Cela peut paraître incroyable, mais j’étais bien, insouciant, délivré de mes soucis d’humain, heureux de savourer simplement le moment présent et de découvrir le monde sous un jour tellement nouveau. Il devait être midi car les gens commençaient à sortir de leurs bureaux. Je me suis dit que si j’allais au square, je pourrais picorer quelques miettes de sandwich et l’idée d’écouter les gens à leur insu me plaisait. Cinq cents battements d’ailes plus tard, j’étais au-dessus du square, prêt à me poser quand je l’ai vue, assise sur un bac un peu à l’écart dans sa robe noire. J’ai eu peur, j’ai hésité, mais ma curiosité l’a emporté. Je me suis posé près d’elle, pas trop près quand même, prêt à m’envoler au cas où. Elle a tourné la tête vers moi, souriante, m’a fait signe d’approcher. Elle m’a même tendu la main pour que je m’y pose. Je n’ai pas résisté à son appel. Elle a doucement caressé ma petite tête de piaf, et quand elle m’a parlé, j’ai su qu’elle lisait dans mes pensées :

 – Appelle-moi sorcière ou fée, peu importe, mais c’est vrai, je réalise les rêves les plus fous. Quand je parle de rêves fous, je ne parle pas de ceux qui veulent gagner au jeu, devenir milliardaires, tyrans, immortels. Ceux-là, je les ignore, ce ne sont pas des rêveurs. Seul m’intéressent les êtres sincères aux rêves lumineux. Toi, tu fais partie de ceux attirés par la beauté et l’innocence des animaux. Toi, tu honores la vie animale. D’autres sont fascinés par les arbres : j’ai quelques beaux spécimens à mon actif dans ce monde, dont un tout jeune séquoia. Il y a aussi les mystiques qui veulent découvrir la foi, la sagesse des ermites. Si tu savais d’où vient le dalaï-lama ! Ceux-là, j’exauce leurs souhaits. Si certains le regrettent après coup, je les ramène à leur vie d’avant, en effaçant de leur mémoire ce qu’il leur est arrivé. Mais ils passeront le reste de leur existence avec le triste sentiment d’avoir manqué quelque chose. C’est le prix à payer. Mais parle-moi de toi, comment vis-tu ta nouvelle existence ?

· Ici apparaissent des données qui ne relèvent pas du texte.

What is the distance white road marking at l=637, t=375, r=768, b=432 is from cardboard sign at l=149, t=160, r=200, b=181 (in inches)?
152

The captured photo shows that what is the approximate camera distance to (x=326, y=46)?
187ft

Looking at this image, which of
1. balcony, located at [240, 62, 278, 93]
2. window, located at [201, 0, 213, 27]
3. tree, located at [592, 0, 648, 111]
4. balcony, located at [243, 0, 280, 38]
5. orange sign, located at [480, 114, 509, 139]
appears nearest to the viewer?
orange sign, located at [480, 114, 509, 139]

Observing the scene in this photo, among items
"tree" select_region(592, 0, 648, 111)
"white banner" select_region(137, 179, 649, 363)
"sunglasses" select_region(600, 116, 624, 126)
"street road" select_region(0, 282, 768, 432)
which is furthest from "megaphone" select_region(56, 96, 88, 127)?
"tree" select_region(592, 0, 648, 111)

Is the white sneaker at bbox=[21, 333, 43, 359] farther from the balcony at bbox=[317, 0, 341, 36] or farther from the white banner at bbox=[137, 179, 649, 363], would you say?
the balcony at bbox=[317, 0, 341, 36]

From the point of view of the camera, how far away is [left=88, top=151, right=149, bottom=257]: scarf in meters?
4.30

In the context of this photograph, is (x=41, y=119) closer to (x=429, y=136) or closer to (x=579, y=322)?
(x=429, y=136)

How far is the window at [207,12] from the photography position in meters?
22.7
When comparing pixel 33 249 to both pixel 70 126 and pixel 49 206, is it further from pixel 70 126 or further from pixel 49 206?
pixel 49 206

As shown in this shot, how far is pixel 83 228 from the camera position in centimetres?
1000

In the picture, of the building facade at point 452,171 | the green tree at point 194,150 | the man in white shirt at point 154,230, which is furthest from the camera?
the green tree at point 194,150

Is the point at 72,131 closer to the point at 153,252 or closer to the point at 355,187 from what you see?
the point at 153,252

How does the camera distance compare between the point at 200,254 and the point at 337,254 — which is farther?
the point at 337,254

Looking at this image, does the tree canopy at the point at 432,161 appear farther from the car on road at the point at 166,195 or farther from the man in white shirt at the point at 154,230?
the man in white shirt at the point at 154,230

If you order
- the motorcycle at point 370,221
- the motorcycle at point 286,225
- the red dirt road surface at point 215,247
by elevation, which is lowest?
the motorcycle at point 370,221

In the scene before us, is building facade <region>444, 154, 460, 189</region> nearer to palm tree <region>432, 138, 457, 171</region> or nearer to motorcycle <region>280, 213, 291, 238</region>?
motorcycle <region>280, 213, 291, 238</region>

 Je ne savais pas trop quoi répondre. J’ai quand même avoué que oui, je me sentais bien en oiseau, et que bizarrement je n’avais pas du tout envie de redevenir homme, que jamais je n’avais ressenti un tel sentiment de liberté. Elle a réfléchi :

– Tu es bien conscient que ta nouvelle vie a aussi ses inconvénients et ses contraintes. Tu auras faim, tu auras froid et soif, tu seras une proie pour les chats et certains oiseaux. Si tu le souhaites, j’arrête tout maintenant.

J’ai répondu que j’avais bien réfléchi et que je ne voulais pas revenir en arrière. Elle a acquiescé et a pris un air interrogateur :

– j’avais cru comprendre que tu rêvais de grands voyages. Tu n’aimerais pas plutôt être un oiseau migrateur ? Si tu en rêves très fort, je pourrais peut-être faire quelque chose pour toi.

Elle a déposé un léger baiser sur mon bec et voilà comment je me suis retrouvé dans les plumes d’un magnifique Faucon d’Éléonore (Falco eleonorae).